- [Your task] Each line below needs to be repeated precisely as it is.

(Data extracted from a collection)
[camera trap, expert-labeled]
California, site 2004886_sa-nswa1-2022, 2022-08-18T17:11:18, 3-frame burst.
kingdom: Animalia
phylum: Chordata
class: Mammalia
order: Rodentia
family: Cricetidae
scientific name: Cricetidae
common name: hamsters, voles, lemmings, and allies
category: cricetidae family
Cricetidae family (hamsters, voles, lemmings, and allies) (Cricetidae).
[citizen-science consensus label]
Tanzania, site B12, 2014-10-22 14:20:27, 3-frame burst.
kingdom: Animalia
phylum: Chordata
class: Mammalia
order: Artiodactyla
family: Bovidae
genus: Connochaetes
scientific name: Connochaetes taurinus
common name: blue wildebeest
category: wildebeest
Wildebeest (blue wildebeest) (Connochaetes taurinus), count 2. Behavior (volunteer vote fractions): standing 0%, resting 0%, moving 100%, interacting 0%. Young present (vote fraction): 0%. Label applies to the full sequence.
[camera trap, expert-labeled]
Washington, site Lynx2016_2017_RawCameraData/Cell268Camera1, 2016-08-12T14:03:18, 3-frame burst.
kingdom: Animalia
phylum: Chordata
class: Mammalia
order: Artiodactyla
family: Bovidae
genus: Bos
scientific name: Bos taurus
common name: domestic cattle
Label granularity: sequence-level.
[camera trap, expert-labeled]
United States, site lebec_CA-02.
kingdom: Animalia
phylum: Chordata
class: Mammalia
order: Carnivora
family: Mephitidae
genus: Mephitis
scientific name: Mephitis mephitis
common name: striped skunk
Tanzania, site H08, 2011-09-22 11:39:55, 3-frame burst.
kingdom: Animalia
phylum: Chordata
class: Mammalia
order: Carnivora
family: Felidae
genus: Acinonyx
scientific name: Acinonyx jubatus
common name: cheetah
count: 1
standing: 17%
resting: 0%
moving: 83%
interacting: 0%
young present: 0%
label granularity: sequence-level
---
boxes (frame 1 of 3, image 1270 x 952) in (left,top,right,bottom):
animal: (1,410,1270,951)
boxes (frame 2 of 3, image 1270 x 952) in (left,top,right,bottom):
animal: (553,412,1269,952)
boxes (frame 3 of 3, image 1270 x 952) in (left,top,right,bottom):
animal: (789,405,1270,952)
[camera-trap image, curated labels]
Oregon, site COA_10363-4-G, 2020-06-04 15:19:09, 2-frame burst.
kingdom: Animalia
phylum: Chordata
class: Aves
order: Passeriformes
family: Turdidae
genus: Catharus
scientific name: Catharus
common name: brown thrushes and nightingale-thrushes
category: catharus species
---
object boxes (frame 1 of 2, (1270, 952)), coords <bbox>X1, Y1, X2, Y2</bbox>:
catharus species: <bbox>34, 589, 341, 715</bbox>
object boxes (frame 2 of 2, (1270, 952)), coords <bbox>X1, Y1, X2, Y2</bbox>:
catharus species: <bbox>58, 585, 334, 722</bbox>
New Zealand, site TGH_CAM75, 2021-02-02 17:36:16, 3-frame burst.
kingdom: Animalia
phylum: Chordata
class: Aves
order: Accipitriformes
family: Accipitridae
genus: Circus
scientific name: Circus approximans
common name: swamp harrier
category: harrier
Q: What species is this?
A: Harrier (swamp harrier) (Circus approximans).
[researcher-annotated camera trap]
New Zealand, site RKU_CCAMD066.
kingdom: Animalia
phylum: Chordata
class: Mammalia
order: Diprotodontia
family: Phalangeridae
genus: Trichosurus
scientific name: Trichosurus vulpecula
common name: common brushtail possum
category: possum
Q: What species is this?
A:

- [Response to this task]
[camera trap, expert-labeled]
California, site 2004886_sa-nswa1-2022, 2022-08-18T17:11:18, 3-frame burst.
kingdom: Animalia
phylum: Chordata
class: Mammalia
order: Rodentia
family: Cricetidae
scientific name: Cricetidae
common name: hamsters, voles, lemmings, and allies
category: cricetidae family
Cricetidae family (hamsters, voles, lemmings, and allies) (Cricetidae).
[citizen-science consensus label]
Tanzania, site B12, 2014-10-22 14:20:27, 3-frame burst.
kingdom: Animalia
phylum: Chordata
class: Mammalia
order: Artiodactyla
family: Bovidae
genus: Connochaetes
scientific name: Connochaetes taurinus
common name: blue wildebeest
category: wildebeest
Wildebeest (blue wildebeest) (Connochaetes taurinus), count 2. Behavior (volunteer vote fractions): standing 0%, resting 0%, moving 100%, interacting 0%. Young present (vote fraction): 0%. Label applies to the full sequence.
[camera trap, expert-labeled]
Washington, site Lynx2016_2017_RawCameraData/Cell268Camera1, 2016-08-12T14:03:18, 3-frame burst.
kingdom: Animalia
phylum: Chordata
class: Mammalia
order: Artiodactyla
family: Bovidae
genus: Bos
scientific name: Bos taurus
common name: domestic cattle
Label granularity: sequence-level.
[camera trap, expert-labeled]
United States, site lebec_CA-02.
kingdom: Animalia
phylum: Chordata
class: Mammalia
order: Carnivora
family: Mephitidae
genus: Mephitis
scientific name: Mephitis mephitis
common name: striped skunk
Tanzania, site H08, 2011-09-22 11:39:55, 3-frame burst.
kingdom: Animalia
phylum: Chordata
class: Mammalia
order: Carnivora
family: Felidae
genus: Acinonyx
scientific name: Acinonyx jubatus
common name: cheetah
count: 1
standing: 17%
resting: 0%
moving: 83%
interacting: 0%
young present: 0%
label granularity: sequence-level
---
boxes (frame 1 of 3, image 1270 x 952) in (left,top,right,bottom):
animal: (1,410,1270,951)
boxes (frame 2 of 3, image 1270 x 952) in (left,top,right,bottom):
animal: (553,412,1269,952)
boxes (frame 3 of 3, image 1270 x 952) in (left,top,right,bottom):
animal: (789,405,1270,952)
[camera-trap image, curated labels]
Oregon, site COA_10363-4-G, 2020-06-04 15:19:09, 2-frame burst.
kingdom: Animalia
phylum: Chordata
class: Aves
order: Passeriformes
family: Turdidae
genus: Catharus
scientific name: Catharus
common name: brown thrushes and nightingale-thrushes
category: catharus species
---
object boxes (frame 1 of 2, (1270, 952)), coords <bbox>X1, Y1, X2, Y2</bbox>:
catharus species: <bbox>34, 589, 341, 715</bbox>
object boxes (frame 2 of 2, (1270, 952)), coords <bbox>X1, Y1, X2, Y2</bbox>:
catharus species: <bbox>58, 585, 334, 722</bbox>
New Zealand, site TGH_CAM75, 2021-02-02 17:36:16, 3-frame burst.
kingdom: Animalia
phylum: Chordata
class: Aves
order: Accipitriformes
family: Accipitridae
genus: Circus
scientific name: Circus approximans
common name: swamp harrier
category: harrier
Q: What species is this?
A: Harrier (swamp harrier) (Circus approximans).
[researcher-annotated camera trap]
New Zealand, site RKU_CCAMD066.
kingdom: Animalia
phylum: Chordata
class: Mammalia
order: Diprotodontia
family: Phalangeridae
genus: Trichosurus
scientific name: Trichosurus vulpecula
common name: common brushtail possum
category: possum
Q: What species is this?
A:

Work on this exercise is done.